Se inclinó más y la agarró de una muñeca. Lidia se libró dando un manotazo, pero él la volvió a coger y entonces ella no se resistió. Santiago le dobló el brazo detrás de la espalda. Se lo retorció un poco, lo justo para que ella se arqueara más, permitiéndole pasar el otro brazo por debajo del torso y así levantarla con cuidado.

Ya en el comedor, la maniobró para sentarla en el sofá.

Pero una vez libre, Lidia se escurrió hacia el suelo y retrocedió con pies y manos hasta dar con la espalda en la pared.

Allí se quedó encogida, los brazos en torno a las piernas flexionadas.

Santiago la observó unos instantes. Se encogió de hombros y, pellizcándose la pernera de los pantalones, tomó él mismo posesión del sofá. Sacó un paquete de tabaco y un zippo del bolsillo de su camisa y los mostró a la chica.

—¿Se puede?

Lidia ocultó la boca tras una rodilla.

Santiago no dejó de mirarla mientras encendía el cigarrillo. Se dedicó a abrir y cerrar la tapa del zippo al tiempo que hacía un reconocimiento del salón.

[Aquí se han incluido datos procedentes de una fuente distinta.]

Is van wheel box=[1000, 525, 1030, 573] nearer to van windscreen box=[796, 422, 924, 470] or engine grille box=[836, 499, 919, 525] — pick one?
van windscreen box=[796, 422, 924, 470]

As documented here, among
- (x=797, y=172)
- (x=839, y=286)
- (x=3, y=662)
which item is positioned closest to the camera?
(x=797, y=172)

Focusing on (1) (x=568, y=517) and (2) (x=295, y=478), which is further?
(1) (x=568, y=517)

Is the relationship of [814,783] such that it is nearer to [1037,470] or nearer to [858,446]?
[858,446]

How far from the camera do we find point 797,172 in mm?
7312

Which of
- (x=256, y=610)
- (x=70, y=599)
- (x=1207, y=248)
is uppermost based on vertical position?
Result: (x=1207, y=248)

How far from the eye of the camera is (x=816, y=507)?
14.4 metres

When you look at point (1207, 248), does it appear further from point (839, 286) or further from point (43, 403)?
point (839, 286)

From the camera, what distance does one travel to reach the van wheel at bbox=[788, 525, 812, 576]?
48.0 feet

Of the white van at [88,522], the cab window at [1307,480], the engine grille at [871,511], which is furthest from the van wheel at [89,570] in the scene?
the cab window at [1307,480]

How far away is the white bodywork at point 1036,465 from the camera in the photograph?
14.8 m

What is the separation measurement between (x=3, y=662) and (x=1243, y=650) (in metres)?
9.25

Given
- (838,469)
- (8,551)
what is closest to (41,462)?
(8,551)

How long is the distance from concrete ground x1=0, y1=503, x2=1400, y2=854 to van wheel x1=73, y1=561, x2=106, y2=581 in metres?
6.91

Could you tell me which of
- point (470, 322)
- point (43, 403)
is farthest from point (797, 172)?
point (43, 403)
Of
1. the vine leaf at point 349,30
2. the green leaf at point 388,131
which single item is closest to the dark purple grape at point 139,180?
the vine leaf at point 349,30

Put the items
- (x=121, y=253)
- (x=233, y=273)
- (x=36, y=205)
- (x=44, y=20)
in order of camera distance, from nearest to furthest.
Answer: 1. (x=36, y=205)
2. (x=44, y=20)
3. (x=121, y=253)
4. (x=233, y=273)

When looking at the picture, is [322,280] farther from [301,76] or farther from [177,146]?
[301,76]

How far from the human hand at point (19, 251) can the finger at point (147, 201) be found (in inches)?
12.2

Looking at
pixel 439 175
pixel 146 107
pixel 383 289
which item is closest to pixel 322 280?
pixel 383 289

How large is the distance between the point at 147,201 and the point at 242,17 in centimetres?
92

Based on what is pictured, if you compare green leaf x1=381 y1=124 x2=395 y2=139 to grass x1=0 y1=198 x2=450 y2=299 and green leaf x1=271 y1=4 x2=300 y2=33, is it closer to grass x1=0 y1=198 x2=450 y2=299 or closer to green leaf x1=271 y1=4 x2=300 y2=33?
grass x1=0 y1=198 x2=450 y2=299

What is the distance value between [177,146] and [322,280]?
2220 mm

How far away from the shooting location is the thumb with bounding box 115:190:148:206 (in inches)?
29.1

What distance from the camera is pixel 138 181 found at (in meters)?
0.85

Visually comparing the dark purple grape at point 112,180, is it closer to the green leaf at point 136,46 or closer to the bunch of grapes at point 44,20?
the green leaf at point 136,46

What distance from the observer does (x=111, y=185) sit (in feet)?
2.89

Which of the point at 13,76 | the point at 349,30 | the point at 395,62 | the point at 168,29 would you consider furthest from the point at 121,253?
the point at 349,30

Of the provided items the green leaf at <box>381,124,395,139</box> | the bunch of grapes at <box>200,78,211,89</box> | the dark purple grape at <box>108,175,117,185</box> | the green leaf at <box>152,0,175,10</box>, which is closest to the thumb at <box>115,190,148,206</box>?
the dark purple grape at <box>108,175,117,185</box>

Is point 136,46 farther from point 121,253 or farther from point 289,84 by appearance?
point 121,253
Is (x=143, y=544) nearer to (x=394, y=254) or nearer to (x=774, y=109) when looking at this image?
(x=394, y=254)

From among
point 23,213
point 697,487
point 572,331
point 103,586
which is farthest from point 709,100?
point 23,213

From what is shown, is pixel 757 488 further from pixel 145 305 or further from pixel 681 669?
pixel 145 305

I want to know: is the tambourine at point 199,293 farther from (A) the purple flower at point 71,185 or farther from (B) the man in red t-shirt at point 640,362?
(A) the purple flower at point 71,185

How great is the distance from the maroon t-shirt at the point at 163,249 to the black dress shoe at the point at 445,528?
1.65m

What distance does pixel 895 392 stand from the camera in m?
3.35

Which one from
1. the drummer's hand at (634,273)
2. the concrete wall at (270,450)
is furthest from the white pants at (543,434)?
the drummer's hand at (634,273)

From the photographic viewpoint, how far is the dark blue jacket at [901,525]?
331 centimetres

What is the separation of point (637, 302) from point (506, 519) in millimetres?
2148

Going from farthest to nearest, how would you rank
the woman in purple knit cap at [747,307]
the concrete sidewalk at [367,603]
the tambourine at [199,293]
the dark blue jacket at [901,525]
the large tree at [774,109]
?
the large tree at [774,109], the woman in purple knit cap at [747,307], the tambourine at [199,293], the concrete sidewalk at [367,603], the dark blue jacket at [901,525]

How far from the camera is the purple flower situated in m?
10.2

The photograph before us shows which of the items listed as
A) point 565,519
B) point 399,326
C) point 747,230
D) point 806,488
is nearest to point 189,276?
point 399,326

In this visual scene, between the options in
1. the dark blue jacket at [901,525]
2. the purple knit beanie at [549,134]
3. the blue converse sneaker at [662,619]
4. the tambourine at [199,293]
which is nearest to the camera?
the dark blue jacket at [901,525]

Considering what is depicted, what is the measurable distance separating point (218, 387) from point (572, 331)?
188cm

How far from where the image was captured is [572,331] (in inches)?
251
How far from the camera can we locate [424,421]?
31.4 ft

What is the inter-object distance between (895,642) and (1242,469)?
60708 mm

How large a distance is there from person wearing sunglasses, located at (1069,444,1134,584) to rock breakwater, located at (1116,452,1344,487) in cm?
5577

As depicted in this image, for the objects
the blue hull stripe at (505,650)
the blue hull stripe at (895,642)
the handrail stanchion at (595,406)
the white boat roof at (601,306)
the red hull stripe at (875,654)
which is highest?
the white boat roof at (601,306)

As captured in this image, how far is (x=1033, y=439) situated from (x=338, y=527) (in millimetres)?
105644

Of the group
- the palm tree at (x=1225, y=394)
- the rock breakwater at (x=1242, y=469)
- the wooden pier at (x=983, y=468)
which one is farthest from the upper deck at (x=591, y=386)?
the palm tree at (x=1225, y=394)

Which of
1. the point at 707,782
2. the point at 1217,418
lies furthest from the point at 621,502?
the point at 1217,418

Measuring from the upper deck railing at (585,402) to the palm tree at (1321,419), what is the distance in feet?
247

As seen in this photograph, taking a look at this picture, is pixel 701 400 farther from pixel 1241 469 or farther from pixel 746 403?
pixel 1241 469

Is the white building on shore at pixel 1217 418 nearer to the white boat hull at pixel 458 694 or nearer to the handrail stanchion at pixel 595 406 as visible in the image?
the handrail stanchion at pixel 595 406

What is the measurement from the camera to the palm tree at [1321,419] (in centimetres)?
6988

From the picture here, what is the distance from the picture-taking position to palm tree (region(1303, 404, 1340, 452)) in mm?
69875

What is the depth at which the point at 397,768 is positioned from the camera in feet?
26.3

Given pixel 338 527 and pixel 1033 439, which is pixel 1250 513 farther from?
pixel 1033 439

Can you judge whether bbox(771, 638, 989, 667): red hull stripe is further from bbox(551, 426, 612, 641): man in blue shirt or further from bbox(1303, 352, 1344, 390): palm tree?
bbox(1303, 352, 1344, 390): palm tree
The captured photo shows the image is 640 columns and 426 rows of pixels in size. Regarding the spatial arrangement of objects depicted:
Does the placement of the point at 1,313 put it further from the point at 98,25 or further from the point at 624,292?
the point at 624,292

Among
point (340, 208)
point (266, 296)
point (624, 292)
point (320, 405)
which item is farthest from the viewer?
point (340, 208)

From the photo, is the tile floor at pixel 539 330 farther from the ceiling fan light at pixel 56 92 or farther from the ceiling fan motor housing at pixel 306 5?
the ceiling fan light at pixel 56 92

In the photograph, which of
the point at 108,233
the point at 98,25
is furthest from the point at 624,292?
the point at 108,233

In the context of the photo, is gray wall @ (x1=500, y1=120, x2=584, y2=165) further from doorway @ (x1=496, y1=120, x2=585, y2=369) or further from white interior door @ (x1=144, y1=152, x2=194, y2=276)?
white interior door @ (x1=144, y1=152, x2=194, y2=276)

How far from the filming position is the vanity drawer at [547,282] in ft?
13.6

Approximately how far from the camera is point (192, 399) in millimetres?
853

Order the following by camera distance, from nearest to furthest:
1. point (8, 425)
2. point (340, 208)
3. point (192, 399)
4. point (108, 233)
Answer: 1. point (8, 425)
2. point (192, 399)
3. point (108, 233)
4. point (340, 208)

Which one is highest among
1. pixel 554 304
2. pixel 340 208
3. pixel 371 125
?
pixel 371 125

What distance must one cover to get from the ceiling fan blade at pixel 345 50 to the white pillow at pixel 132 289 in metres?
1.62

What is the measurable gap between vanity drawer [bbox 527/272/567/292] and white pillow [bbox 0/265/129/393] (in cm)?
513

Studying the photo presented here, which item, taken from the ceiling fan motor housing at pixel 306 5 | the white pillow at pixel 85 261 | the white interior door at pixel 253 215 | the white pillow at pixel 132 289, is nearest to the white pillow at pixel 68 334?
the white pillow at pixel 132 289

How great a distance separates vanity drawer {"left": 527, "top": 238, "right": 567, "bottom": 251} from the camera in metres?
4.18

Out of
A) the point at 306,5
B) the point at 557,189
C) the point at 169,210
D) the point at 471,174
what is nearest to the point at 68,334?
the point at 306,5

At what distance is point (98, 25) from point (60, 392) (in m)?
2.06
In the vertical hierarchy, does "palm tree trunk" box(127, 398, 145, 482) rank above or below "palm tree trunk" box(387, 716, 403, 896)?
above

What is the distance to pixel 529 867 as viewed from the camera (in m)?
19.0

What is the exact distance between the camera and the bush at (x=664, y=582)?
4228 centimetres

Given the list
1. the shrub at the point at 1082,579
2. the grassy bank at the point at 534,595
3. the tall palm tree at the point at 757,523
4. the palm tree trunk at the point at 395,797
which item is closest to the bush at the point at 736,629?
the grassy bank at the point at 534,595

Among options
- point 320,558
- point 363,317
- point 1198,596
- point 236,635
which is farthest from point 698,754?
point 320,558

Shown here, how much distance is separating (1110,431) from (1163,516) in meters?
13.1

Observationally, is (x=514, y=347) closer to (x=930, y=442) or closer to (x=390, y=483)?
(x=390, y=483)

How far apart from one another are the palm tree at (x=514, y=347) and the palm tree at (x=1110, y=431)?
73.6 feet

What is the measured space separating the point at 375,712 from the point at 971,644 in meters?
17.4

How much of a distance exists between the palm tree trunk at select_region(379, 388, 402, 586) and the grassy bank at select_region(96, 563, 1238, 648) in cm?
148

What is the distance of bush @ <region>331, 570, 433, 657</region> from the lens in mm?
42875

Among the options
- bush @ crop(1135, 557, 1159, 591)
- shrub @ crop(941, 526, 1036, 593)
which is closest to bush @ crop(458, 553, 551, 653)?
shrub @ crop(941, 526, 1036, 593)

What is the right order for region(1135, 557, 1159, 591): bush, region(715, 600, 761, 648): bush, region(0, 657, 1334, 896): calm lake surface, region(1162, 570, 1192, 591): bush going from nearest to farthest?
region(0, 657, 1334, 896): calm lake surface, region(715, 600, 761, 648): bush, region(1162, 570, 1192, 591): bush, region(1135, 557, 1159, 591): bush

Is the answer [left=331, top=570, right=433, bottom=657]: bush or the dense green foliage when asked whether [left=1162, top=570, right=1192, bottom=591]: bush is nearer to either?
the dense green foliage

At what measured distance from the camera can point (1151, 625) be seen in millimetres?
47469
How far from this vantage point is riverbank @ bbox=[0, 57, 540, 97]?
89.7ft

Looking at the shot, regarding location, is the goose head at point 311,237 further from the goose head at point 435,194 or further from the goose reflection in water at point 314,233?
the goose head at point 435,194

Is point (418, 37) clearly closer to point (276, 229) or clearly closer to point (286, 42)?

Había pelusas de polvo en los rincones. La luz entraba sofocada a través de las cortinas y distribuía en las paredes una serie de franjas de distintos grados de gris. Un marco de plástico sostenía el dibujo a lápiz de una pareja. Santiago lo estudió. Aunque la semejanza no fuese total, era fácil reconocer a la chica que ahora estaba echada en el suelo, parapetada detrás de unos muslos delgados y blancos enfundados en medias negras. En el dibujo se la veía tranquila. Su compañero parecía mirar al vacío con impaciencia. Como quién ya está harto de posar y tiene prisa por que el artista termine.

Santiago carraspeó. Tiró la ceniza del cigarrillo en un vaso manchado de carmín y pasó el dedo por la superficie de cristal de la mesa. Se miró la yema, torció el gesto y miró hacia la chica.

—No es por meterme donde no me llaman, pero para cobrar lo que cobras...

El chasquido del zippo hizo que Lidia se estremeciera.

—Pero bueno… —siguió él—. Que Dios me libre de decir a nadie cómo tiene que llevar sus cosas. Yo soy así, ¿sabes? Vive y deja vivir.

Cerró el encendedor una vez más y lo guardó en el bolsillo.

—Ahora mismo, veo lo que estás pensando. Sé lo que se os pasa por la cabeza, algunas veces. Porque tenéis un coco que hay que ver. Y lo entiendo. Por eso siempre me ha parecido una locura, lo de ponerse una por su cuenta. Pero, ¡eh!, vive y deja vivir.

Se arrellanó más en el sofá, haciendo que el escay chirriase.

—Ahora, bien. Si yo soy capaz de ponerme en tu situación... Te estás preguntando qué hago aquí y te estás poniendo en lo peor. Pero mira, es mucho más sencillo que todo eso. Se da el caso de que tengo un local. No es un sitio de mucho lujo, pero… Tiene una ventaja, y es que es el único en la zona. Clientes fijos, ¿entiendes? Así que no me quejo.

Clavó los ojos en Lidia, que seguía sin levantar la vista del suelo.

—Entonces… Bueno, primero veo que algunos tardan más de la cuenta en dejarse caer. ¿Qué pasa con el tío ese de los miércoles al mediodía? ¿Y ese otro, el cabrón que siempre se la menea en el coche antes de entrar? Me sigues, ¿no? Esos al polígono no se han ido, y si no se han ido al polígono…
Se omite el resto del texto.